Prompt:
The data should be duplicated exactly, with every word kept as it is.

*** Data to examine ***

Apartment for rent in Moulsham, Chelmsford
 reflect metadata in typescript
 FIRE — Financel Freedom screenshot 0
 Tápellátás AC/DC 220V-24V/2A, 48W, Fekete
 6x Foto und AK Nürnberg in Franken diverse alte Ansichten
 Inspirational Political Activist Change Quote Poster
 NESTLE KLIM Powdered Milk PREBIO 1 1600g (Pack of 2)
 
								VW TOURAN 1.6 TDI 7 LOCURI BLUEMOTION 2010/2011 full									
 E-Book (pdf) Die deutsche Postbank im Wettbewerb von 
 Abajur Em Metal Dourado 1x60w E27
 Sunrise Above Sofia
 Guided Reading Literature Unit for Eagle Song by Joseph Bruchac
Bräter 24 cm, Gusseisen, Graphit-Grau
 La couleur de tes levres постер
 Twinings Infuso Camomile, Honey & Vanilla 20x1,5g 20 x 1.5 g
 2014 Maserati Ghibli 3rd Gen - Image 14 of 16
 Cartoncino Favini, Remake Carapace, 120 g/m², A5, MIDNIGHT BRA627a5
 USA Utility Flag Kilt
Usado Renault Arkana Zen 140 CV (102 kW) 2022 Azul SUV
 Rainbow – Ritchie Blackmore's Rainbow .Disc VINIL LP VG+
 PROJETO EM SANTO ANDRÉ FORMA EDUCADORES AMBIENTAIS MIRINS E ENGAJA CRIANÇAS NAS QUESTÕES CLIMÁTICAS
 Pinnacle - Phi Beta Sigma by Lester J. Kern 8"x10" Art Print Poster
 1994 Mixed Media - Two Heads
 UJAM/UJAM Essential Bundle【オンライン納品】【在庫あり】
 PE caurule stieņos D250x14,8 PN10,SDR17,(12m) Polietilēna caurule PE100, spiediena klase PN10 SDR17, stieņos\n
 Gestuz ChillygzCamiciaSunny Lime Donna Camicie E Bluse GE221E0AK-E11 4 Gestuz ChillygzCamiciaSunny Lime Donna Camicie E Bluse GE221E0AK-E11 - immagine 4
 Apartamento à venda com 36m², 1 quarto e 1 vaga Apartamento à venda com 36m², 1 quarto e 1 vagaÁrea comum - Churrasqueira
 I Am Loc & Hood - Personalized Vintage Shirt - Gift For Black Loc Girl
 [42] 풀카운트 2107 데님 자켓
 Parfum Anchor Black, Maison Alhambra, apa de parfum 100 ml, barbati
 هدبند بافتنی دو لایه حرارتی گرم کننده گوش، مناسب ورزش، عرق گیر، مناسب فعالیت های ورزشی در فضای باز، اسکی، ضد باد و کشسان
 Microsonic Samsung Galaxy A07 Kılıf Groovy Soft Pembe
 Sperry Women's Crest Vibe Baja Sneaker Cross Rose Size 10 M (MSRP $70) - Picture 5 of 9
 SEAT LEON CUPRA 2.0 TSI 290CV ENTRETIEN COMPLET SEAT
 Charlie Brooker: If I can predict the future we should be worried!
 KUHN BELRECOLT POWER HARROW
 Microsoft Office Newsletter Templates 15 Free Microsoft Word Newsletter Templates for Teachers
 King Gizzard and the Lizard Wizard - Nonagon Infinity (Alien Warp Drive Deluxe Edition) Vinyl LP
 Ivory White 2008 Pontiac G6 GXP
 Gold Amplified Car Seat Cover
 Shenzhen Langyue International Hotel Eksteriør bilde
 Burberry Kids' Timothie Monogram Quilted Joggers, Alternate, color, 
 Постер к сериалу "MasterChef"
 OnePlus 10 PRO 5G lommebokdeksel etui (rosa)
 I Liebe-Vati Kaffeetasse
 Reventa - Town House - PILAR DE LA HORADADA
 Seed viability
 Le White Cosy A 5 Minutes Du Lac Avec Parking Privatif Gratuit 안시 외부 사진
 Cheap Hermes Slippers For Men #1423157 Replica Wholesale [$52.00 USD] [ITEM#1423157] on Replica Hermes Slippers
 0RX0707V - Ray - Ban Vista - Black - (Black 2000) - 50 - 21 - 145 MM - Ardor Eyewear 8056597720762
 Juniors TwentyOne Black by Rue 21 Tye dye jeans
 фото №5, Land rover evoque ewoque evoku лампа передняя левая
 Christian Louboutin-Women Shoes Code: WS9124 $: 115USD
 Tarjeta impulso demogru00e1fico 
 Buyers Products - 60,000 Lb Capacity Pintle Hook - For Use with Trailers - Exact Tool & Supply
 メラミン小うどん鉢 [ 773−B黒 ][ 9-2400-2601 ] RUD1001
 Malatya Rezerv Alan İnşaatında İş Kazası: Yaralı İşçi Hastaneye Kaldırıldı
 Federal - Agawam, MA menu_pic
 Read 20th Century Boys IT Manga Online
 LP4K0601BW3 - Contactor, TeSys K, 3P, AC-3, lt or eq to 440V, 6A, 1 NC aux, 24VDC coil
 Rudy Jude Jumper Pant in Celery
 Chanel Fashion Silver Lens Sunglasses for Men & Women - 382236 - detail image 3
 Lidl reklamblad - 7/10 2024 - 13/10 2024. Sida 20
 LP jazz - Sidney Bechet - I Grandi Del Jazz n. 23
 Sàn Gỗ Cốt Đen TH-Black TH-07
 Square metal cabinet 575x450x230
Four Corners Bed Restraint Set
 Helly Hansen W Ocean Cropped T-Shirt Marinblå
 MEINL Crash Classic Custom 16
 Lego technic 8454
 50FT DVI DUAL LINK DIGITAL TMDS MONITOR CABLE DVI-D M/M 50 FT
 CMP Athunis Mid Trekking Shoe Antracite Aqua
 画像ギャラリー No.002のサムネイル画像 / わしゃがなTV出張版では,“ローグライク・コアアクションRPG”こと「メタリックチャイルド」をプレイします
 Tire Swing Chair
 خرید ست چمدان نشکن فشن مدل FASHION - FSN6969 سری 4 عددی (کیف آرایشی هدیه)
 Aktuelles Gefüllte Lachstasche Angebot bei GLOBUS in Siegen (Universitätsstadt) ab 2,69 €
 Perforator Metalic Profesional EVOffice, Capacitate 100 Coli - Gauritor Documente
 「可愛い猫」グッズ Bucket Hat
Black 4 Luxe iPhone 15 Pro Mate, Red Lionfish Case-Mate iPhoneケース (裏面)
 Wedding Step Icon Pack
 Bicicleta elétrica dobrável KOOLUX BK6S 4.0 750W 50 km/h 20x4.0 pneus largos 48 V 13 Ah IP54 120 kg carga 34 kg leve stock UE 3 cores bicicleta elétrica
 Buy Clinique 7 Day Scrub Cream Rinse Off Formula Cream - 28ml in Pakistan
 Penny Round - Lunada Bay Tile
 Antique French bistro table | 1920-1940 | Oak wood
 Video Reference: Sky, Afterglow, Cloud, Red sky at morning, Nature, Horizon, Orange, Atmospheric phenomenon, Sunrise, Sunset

***

Answer to this task:
Apartment for rent in Moulsham, Chelmsford
 reflect metadata in typescript
 FIRE — Financel Freedom screenshot 0
 Tápellátás AC/DC 220V-24V/2A, 48W, Fekete
 6x Foto und AK Nürnberg in Franken diverse alte Ansichten
 Inspirational Political Activist Change Quote Poster
 NESTLE KLIM Powdered Milk PREBIO 1 1600g (Pack of 2)
 
								VW TOURAN 1.6 TDI 7 LOCURI BLUEMOTION 2010/2011 full									
 E-Book (pdf) Die deutsche Postbank im Wettbewerb von 
 Abajur Em Metal Dourado 1x60w E27
 Sunrise Above Sofia
 Guided Reading Literature Unit for Eagle Song by Joseph Bruchac
Bräter 24 cm, Gusseisen, Graphit-Grau
 La couleur de tes levres постер
 Twinings Infuso Camomile, Honey & Vanilla 20x1,5g 20 x 1.5 g
 2014 Maserati Ghibli 3rd Gen - Image 14 of 16
 Cartoncino Favini, Remake Carapace, 120 g/m², A5, MIDNIGHT BRA627a5
 USA Utility Flag Kilt
Usado Renault Arkana Zen 140 CV (102 kW) 2022 Azul SUV
 Rainbow – Ritchie Blackmore's Rainbow .Disc VINIL LP VG+
 PROJETO EM SANTO ANDRÉ FORMA EDUCADORES AMBIENTAIS MIRINS E ENGAJA CRIANÇAS NAS QUESTÕES CLIMÁTICAS
 Pinnacle - Phi Beta Sigma by Lester J. Kern 8"x10" Art Print Poster
 1994 Mixed Media - Two Heads
 UJAM/UJAM Essential Bundle【オンライン納品】【在庫あり】
 PE caurule stieņos D250x14,8 PN10,SDR17,(12m) Polietilēna caurule PE100, spiediena klase PN10 SDR17, stieņos\n
 Gestuz ChillygzCamiciaSunny Lime Donna Camicie E Bluse GE221E0AK-E11 4 Gestuz ChillygzCamiciaSunny Lime Donna Camicie E Bluse GE221E0AK-E11 - immagine 4
 Apartamento à venda com 36m², 1 quarto e 1 vaga Apartamento à venda com 36m², 1 quarto e 1 vagaÁrea comum - Churrasqueira
 I Am Loc & Hood - Personalized Vintage Shirt - Gift For Black Loc Girl
 [42] 풀카운트 2107 데님 자켓
 Parfum Anchor Black, Maison Alhambra, apa de parfum 100 ml, barbati
 هدبند بافتنی دو لایه حرارتی گرم کننده گوش، مناسب ورزش، عرق گیر، مناسب فعالیت های ورزشی در فضای باز، اسکی، ضد باد و کشسان
 Microsonic Samsung Galaxy A07 Kılıf Groovy Soft Pembe
 Sperry Women's Crest Vibe Baja Sneaker Cross Rose Size 10 M (MSRP $70) - Picture 5 of 9
 SEAT LEON CUPRA 2.0 TSI 290CV ENTRETIEN COMPLET SEAT
 Charlie Brooker: If I can predict the future we should be worried!
 KUHN BELRECOLT POWER HARROW
 Microsoft Office Newsletter Templates 15 Free Microsoft Word Newsletter Templates for Teachers
 King Gizzard and the Lizard Wizard - Nonagon Infinity (Alien Warp Drive Deluxe Edition) Vinyl LP
 Ivory White 2008 Pontiac G6 GXP
 Gold Amplified Car Seat Cover
 Shenzhen Langyue International Hotel Eksteriør bilde
 Burberry Kids' Timothie Monogram Quilted Joggers, Alternate, color, 
 Постер к сериалу "MasterChef"
 OnePlus 10 PRO 5G lommebokdeksel etui (rosa)
 I Liebe-Vati Kaffeetasse
 Reventa - Town House - PILAR DE LA HORADADA
 Seed viability
 Le White Cosy A 5 Minutes Du Lac Avec Parking Privatif Gratuit 안시 외부 사진
 Cheap Hermes Slippers For Men #1423157 Replica Wholesale [$52.00 USD] [ITEM#1423157] on Replica Hermes Slippers
 0RX0707V - Ray - Ban Vista - Black - (Black 2000) - 50 - 21 - 145 MM - Ardor Eyewear 8056597720762
 Juniors TwentyOne Black by Rue 21 Tye dye jeans
 фото №5, Land rover evoque ewoque evoku лампа передняя левая
 Christian Louboutin-Women Shoes Code: WS9124 $: 115USD
 Tarjeta impulso demogru00e1fico 
 Buyers Products - 60,000 Lb Capacity Pintle Hook - For Use with Trailers - Exact Tool & Supply
 メラミン小うどん鉢 [ 773−B黒 ][ 9-2400-2601 ] RUD1001
 Malatya Rezerv Alan İnşaatında İş Kazası: Yaralı İşçi Hastaneye Kaldırıldı
 Federal - Agawam, MA menu_pic
 Read 20th Century Boys IT Manga Online
 LP4K0601BW3 - Contactor, TeSys K, 3P, AC-3, lt or eq to 440V, 6A, 1 NC aux, 24VDC coil
 Rudy Jude Jumper Pant in Celery
 Chanel Fashion Silver Lens Sunglasses for Men & Women - 382236 - detail image 3
 Lidl reklamblad - 7/10 2024 - 13/10 2024. Sida 20
 LP jazz - Sidney Bechet - I Grandi Del Jazz n. 23
 Sàn Gỗ Cốt Đen TH-Black TH-07
 Square metal cabinet 575x450x230
Four Corners Bed Restraint Set
 Helly Hansen W Ocean Cropped T-Shirt Marinblå
 MEINL Crash Classic Custom 16
 Lego technic 8454
 50FT DVI DUAL LINK DIGITAL TMDS MONITOR CABLE DVI-D M/M 50 FT
 CMP Athunis Mid Trekking Shoe Antracite Aqua
 画像ギャラリー No.002のサムネイル画像 / わしゃがなTV出張版では,“ローグライク・コアアクションRPG”こと「メタリックチャイルド」をプレイします
 Tire Swing Chair
 خرید ست چمدان نشکن فشن مدل FASHION - FSN6969 سری 4 عددی (کیف آرایشی هدیه)
 Aktuelles Gefüllte Lachstasche Angebot bei GLOBUS in Siegen (Universitätsstadt) ab 2,69 €
 Perforator Metalic Profesional EVOffice, Capacitate 100 Coli - Gauritor Documente
 「可愛い猫」グッズ Bucket Hat
Black 4 Luxe iPhone 15 Pro Mate, Red Lionfish Case-Mate iPhoneケース (裏面)
 Wedding Step Icon Pack
 Bicicleta elétrica dobrável KOOLUX BK6S 4.0 750W 50 km/h 20x4.0 pneus largos 48 V 13 Ah IP54 120 kg carga 34 kg leve stock UE 3 cores bicicleta elétrica
 Buy Clinique 7 Day Scrub Cream Rinse Off Formula Cream - 28ml in Pakistan
 Penny Round - Lunada Bay Tile
 Antique French bistro table | 1920-1940 | Oak wood
 Video Reference: Sky, Afterglow, Cloud, Red sky at morning, Nature, Horizon, Orange, Atmospheric phenomenon, Sunrise, Sunset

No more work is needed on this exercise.